• _Exercise_
Turn the rows from the start through the line containing "Answer: point 204,274" into a Markdown table with the columns No. and Text, one line per table row, numbered in order. Omit blank lines and pictures.

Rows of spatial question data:
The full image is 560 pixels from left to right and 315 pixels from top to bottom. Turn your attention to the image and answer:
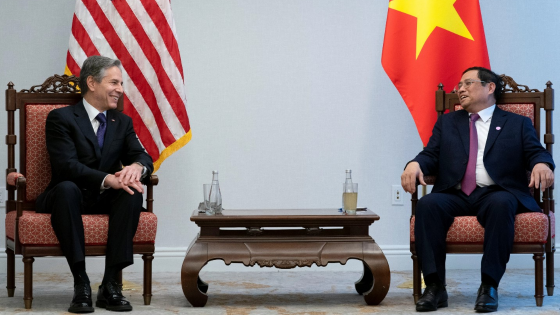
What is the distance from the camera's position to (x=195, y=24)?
411 centimetres

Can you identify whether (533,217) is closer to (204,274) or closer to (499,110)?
(499,110)

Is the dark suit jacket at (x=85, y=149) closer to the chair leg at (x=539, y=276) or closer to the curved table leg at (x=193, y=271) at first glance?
the curved table leg at (x=193, y=271)

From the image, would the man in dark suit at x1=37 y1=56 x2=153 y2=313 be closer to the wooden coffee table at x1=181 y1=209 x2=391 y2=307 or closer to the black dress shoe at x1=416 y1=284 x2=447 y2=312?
the wooden coffee table at x1=181 y1=209 x2=391 y2=307

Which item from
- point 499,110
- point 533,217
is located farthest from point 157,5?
point 533,217

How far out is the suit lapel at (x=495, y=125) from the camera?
10.2 feet

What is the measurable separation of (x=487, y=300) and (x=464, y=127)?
2.90 feet

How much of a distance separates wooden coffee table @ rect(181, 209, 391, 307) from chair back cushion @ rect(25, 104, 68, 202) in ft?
2.85

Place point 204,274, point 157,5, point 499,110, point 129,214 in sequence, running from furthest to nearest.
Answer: point 204,274 < point 157,5 < point 499,110 < point 129,214

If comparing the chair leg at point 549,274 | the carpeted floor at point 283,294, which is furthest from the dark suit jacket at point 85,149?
the chair leg at point 549,274

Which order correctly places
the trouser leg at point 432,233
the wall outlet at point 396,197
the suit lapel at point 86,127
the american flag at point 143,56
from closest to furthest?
the trouser leg at point 432,233
the suit lapel at point 86,127
the american flag at point 143,56
the wall outlet at point 396,197

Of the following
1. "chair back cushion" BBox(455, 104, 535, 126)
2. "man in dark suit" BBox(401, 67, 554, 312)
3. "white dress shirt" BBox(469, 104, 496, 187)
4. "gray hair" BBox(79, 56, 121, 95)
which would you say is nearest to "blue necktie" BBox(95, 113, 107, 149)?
"gray hair" BBox(79, 56, 121, 95)

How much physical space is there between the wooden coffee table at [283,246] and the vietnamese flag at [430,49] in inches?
36.8

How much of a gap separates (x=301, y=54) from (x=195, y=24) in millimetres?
702

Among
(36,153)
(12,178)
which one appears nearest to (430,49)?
(36,153)
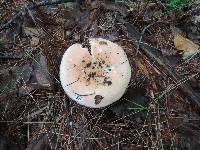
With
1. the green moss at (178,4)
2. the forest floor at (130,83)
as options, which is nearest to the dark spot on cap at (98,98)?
the forest floor at (130,83)

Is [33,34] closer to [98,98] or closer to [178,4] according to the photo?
[98,98]

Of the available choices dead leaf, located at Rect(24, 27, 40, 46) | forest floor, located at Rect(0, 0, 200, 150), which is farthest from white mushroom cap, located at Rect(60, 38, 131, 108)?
dead leaf, located at Rect(24, 27, 40, 46)

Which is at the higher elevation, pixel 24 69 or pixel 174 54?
pixel 174 54

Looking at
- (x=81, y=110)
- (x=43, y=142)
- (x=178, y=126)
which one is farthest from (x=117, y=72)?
(x=43, y=142)

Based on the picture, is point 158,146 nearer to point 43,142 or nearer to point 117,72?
point 117,72

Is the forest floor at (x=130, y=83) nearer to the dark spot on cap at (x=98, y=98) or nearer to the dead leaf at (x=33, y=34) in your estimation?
the dead leaf at (x=33, y=34)

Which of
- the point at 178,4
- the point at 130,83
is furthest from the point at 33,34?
the point at 178,4
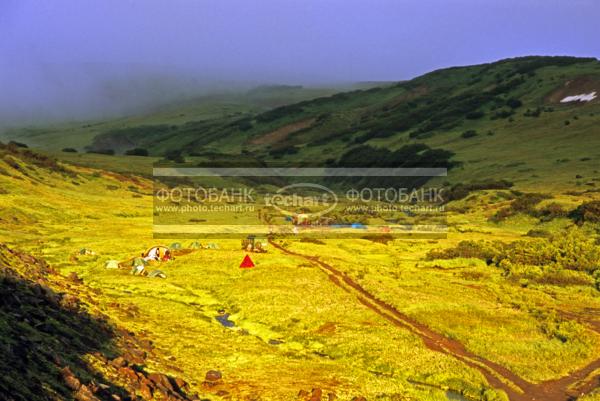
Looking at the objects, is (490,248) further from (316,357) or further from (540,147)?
(540,147)

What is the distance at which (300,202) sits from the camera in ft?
346

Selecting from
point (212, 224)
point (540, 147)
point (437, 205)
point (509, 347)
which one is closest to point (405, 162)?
point (540, 147)

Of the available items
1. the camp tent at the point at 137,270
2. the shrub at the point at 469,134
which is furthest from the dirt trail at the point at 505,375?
the shrub at the point at 469,134

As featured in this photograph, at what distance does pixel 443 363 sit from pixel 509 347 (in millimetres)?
4482

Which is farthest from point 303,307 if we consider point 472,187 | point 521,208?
point 472,187

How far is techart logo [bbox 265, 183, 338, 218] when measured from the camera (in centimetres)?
8875

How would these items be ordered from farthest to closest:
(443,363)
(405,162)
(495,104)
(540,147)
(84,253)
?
(495,104) < (405,162) < (540,147) < (84,253) < (443,363)

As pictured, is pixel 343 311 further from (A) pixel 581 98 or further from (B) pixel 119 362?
(A) pixel 581 98

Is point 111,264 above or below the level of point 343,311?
above

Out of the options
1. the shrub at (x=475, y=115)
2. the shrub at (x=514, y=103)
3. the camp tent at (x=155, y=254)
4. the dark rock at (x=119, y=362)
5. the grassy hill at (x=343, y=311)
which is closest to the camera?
the dark rock at (x=119, y=362)

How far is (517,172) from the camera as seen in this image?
99.4 metres

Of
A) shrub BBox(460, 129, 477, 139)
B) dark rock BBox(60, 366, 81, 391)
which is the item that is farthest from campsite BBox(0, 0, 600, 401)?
shrub BBox(460, 129, 477, 139)

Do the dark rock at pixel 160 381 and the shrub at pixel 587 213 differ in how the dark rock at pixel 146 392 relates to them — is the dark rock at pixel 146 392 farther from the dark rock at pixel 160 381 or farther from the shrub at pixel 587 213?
the shrub at pixel 587 213

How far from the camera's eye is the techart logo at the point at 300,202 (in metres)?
88.8
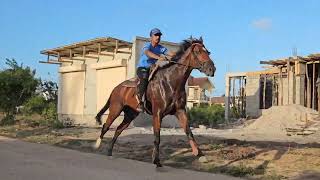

• _Correct answer_
| No. | Text |
|---|---|
| 1 | The full image is 560 pixels from left to right and 315 pixels from top to bottom. Turn your attention to the image and answer: |
| 2 | What is the distance from the camera's position to (x=195, y=24)? |
| 3 | 411 centimetres |
| 4 | Can you identify whether (533,217) is closer to (204,274) or closer to (499,110)? |
| 5 | (499,110) |
| 6 | Is the dark suit jacket at (x=85, y=149) closer to the chair leg at (x=539, y=276) or closer to the curved table leg at (x=193, y=271) at first glance? |
| 7 | the curved table leg at (x=193, y=271) |
| 8 | From the image, would the man in dark suit at x1=37 y1=56 x2=153 y2=313 be closer to the wooden coffee table at x1=181 y1=209 x2=391 y2=307 or closer to the black dress shoe at x1=416 y1=284 x2=447 y2=312? |
| 9 | the wooden coffee table at x1=181 y1=209 x2=391 y2=307 |
| 10 | Which item from |
| 11 | - point 499,110 |
| 12 | - point 533,217 |
| 13 | is located farthest from point 157,5? |
| 14 | point 533,217 |
| 15 | How far out is the suit lapel at (x=495, y=125) from the camera? |
| 16 | 10.2 feet |
| 17 | What is the measurable separation of (x=487, y=300) and (x=464, y=127)? |
| 18 | 2.90 feet |
| 19 | How much of a distance separates wooden coffee table @ rect(181, 209, 391, 307) from chair back cushion @ rect(25, 104, 68, 202) in ft? |
| 20 | 2.85 |
| 21 | Place point 204,274, point 157,5, point 499,110, point 129,214 in sequence, running from furthest to nearest. |
| 22 | Answer: point 204,274 < point 157,5 < point 499,110 < point 129,214 |